- Exercise brief -
The records below are to be transcribed exactly, with the pictures removed.

- Source material -
◇ ◇ ◇ ◇ ◇ ◇ ◇
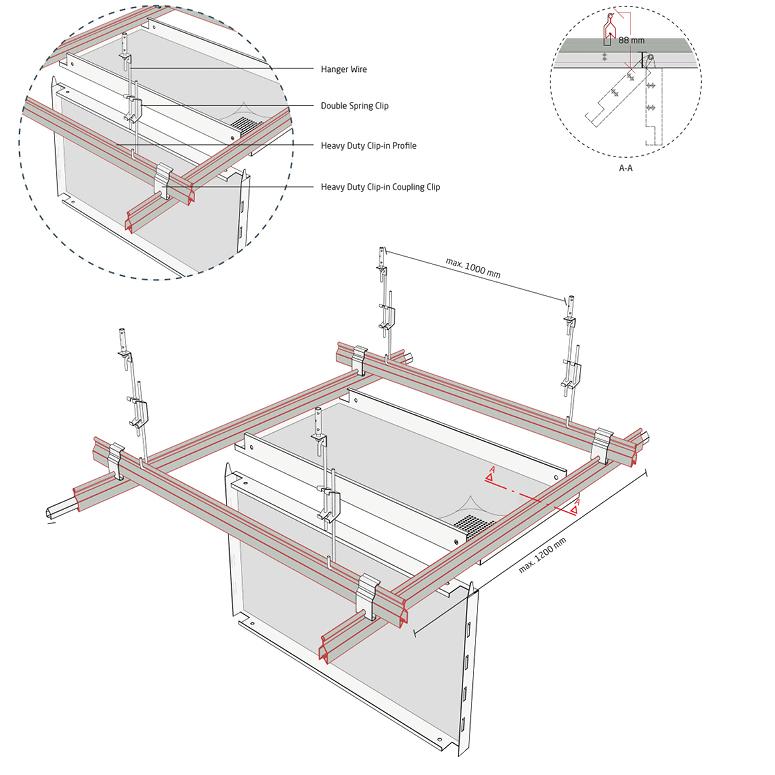 Hanger Wire

Double Spring Clip

Heavy Duty Clip-in Profile

Heavy Duty Clip-in Coupling Clip

88 mm

A-A

max. 1000 mm

A

A

max. 1200 mm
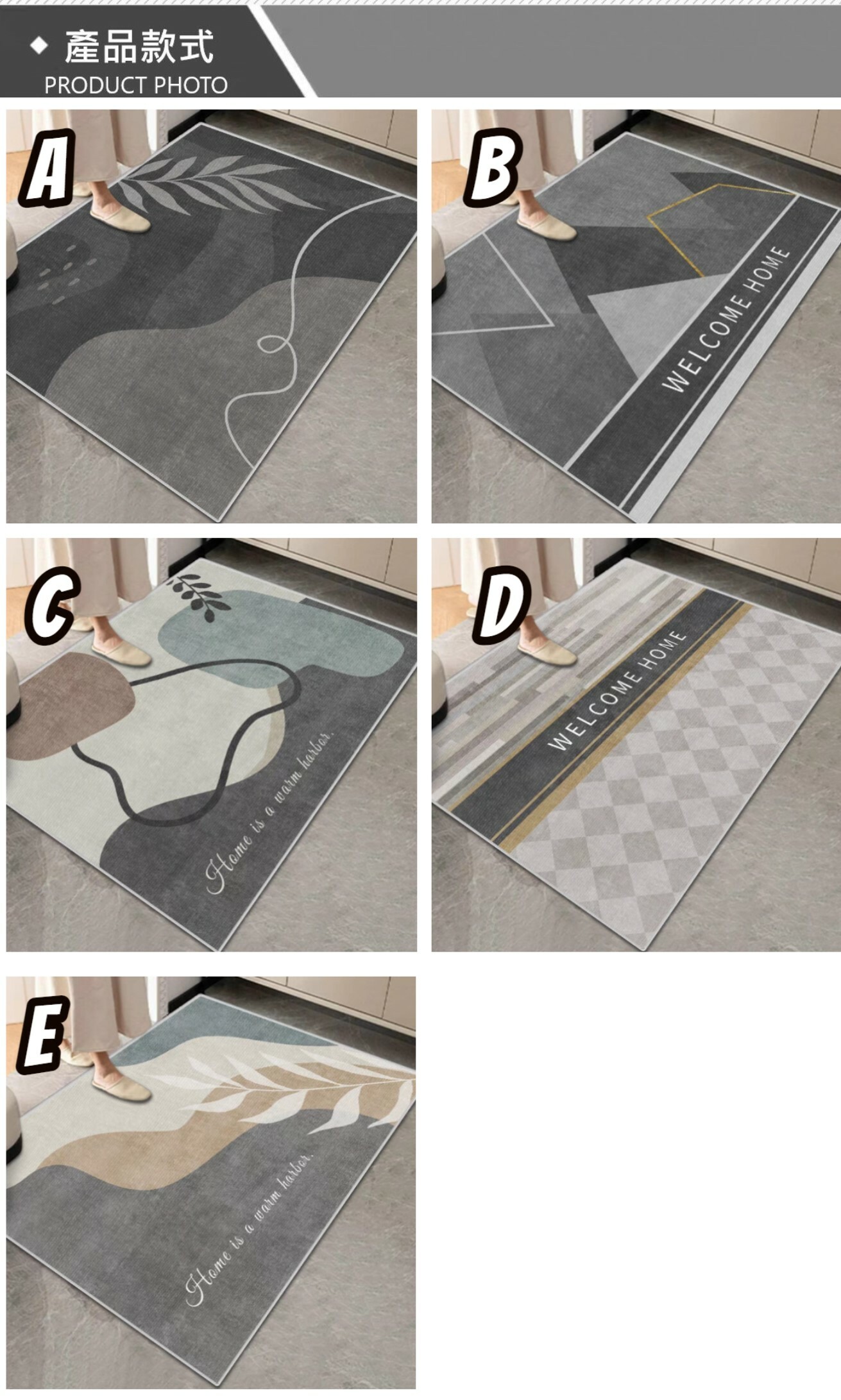 ◆ 產品款式
PRODUCT PHOTO

A

B

WELCOME HOME

C

Home is a warm harbor.

D

WELCOME HOME

E

Home is a warm harbor.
◇ ◇ ◇ ◇ ◇ ◇ ◇
- Result of the exercise -
 Hanger Wire

Double Spring Clip

Heavy Duty Clip-in Profile

Heavy Duty Clip-in Coupling Clip

88 mm

A-A

max. 1000 mm

A

A

max. 1200 mm
 ◆ 產品款式
PRODUCT PHOTO

A

B

WELCOME HOME

C

Home is a warm harbor.

D

WELCOME HOME

E

Home is a warm harbor.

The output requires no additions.